To develop and evaluate a mobile phone-based skills assessment tool that measures procedural competency of urology residents learning to perform a common, non-robotic urology procedure as a means of tracking current skillset and improvement over time.
The assessment tool was a Qualtrics survey accessed via a smartphone link that breaks down a vasectomy into 6 critical steps. Level of competency was measured on a scale of “1-novice” to “5-expert.” Nine residents from PGY-1 to PGY-5 were evaluated by one instructor after completing a vasectomy (86 single-side cases recorded over a 6-month period). We compared individual trainees to each other, analyzed performance (improvement) over time, and evaluated competency against cohort and program averages.
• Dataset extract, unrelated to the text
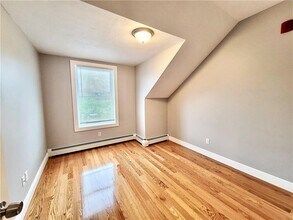 525 Charles St in Providence, RI - Building Photo - Building Photo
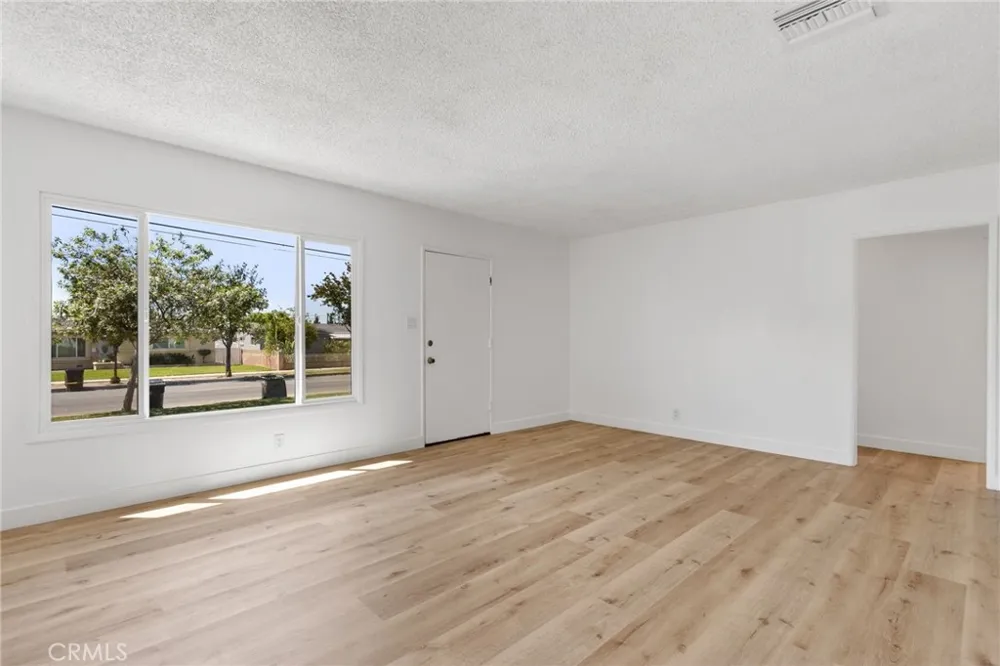 1219 E 7th Ontario, CA 91764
As an example, a single resident (“Resident 2,” N=11 cases) was compared to cohort (PGY, M=7.5/resident) and program (all residents, M=7.4/resident). Results indicate similar skillfulness across Step 1 (puncturing & isolation of vas and hand positioning; p> 0.1), but marginally lower competency on Step 2 (opening of vasal sheath to expose/isolate vas; vs. cohort: p=0.076, vs. residents: p=0.082). Significantly lower competency on Steps 3-6 (all p<0.04) suggests targeted teaching could improve cautery technique, fascial interposition, hemostasis, and positioning of stumps.
Our mobile-based skills assessment is a low cost, novel, and efficient assessment that would support current ACGME goals to increase competency-based residency training. This tool is easily created and accessed, provides real-time feedback to learners, and can be used for individual and group assessment at a single timepoint or longitudinally.